**Records for this task:**
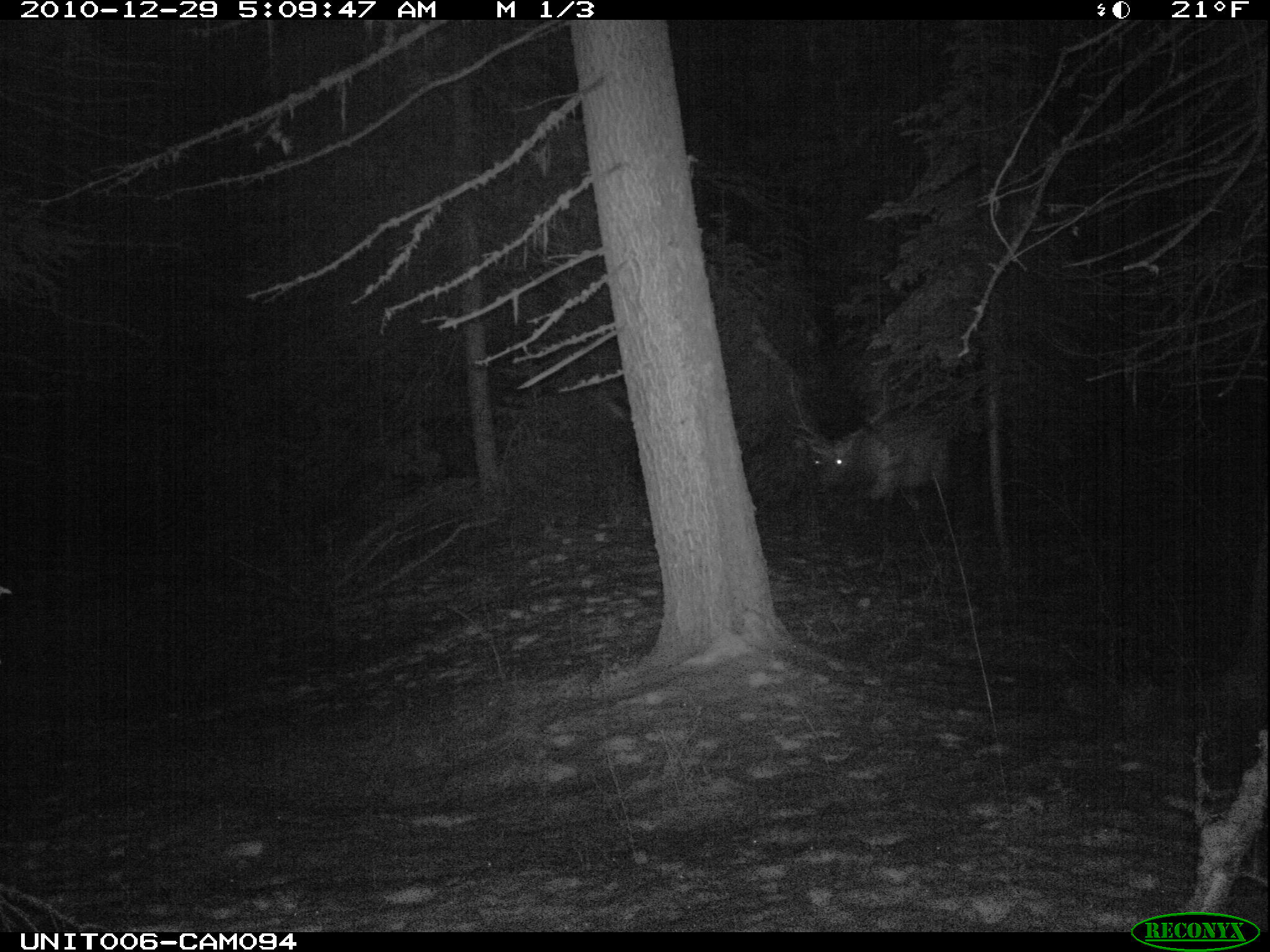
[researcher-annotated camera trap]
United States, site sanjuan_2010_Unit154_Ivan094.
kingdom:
...
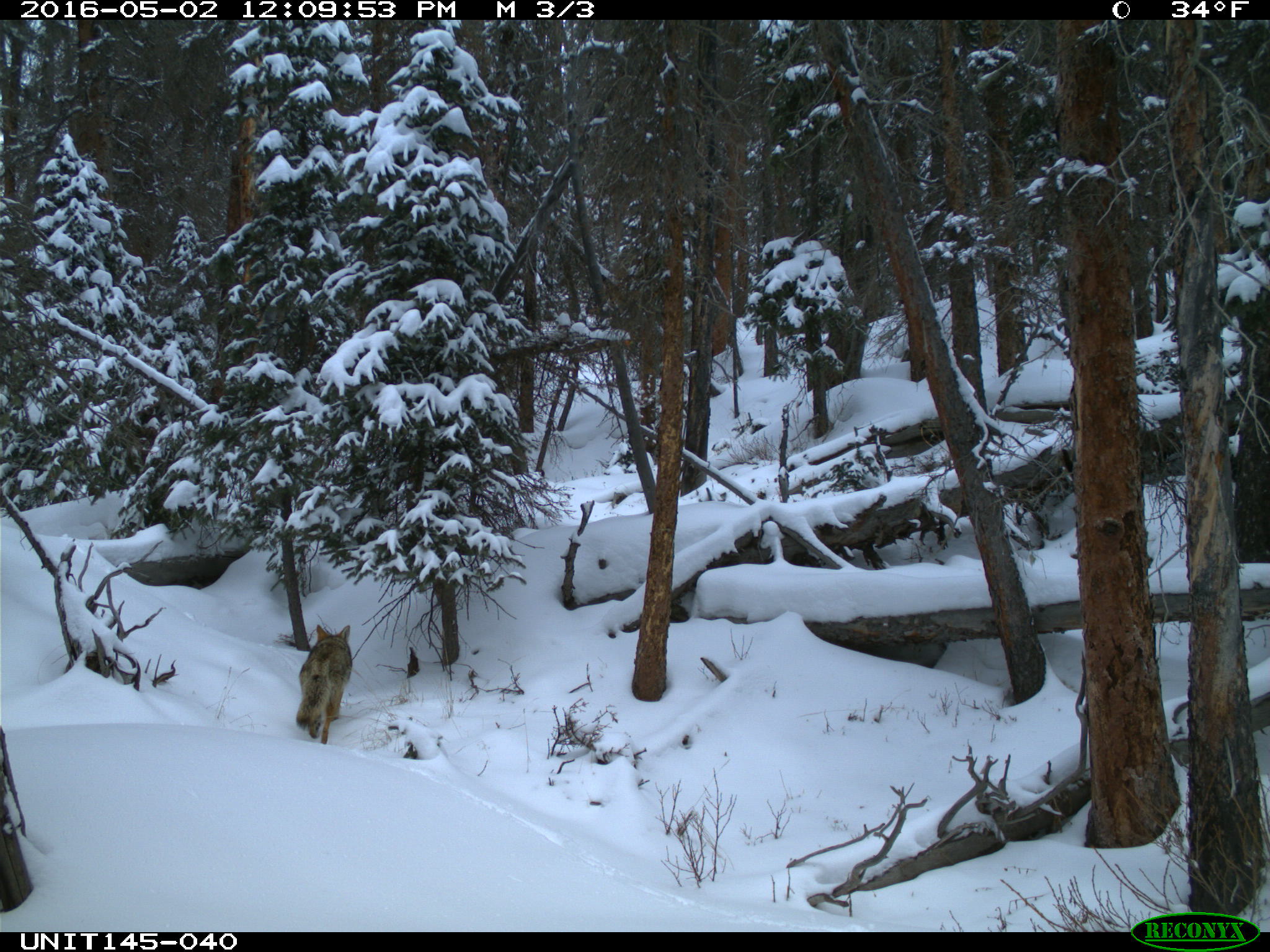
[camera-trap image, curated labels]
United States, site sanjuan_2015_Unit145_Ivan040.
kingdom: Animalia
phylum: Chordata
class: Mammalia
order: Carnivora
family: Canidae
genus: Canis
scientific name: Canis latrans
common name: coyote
* * *
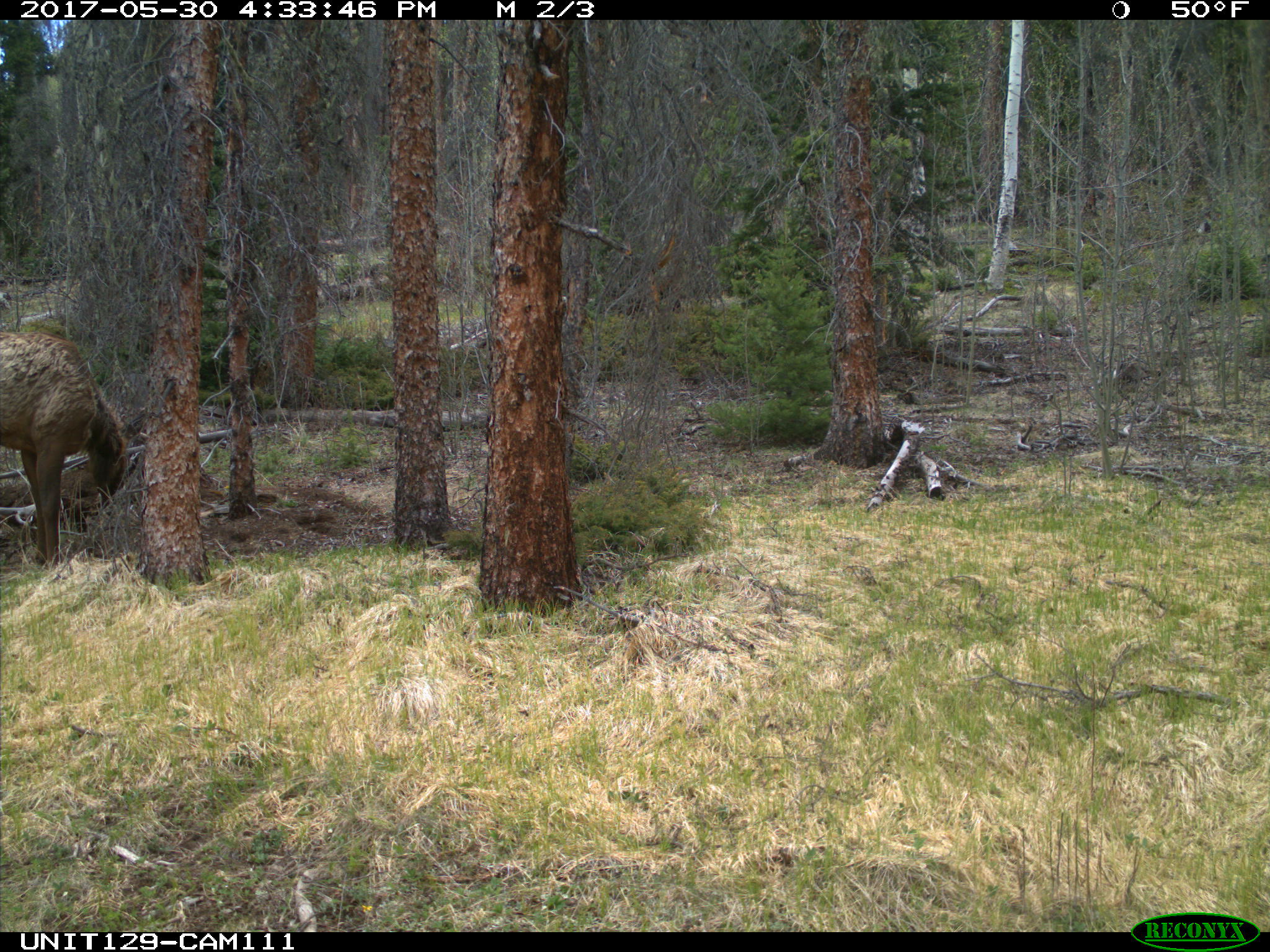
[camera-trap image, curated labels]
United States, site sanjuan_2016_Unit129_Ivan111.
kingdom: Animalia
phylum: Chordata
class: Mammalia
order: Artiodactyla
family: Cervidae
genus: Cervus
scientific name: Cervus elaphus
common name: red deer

**Try it:** Show the lines of the listing above with "States".

**Solution to the problem:**
United States, site sanjuan_2010_Unit154_Ivan094.
United States, site sanjuan_2015_Unit145_Ivan040.
United States, site sanjuan_2016_Unit129_Ivan111.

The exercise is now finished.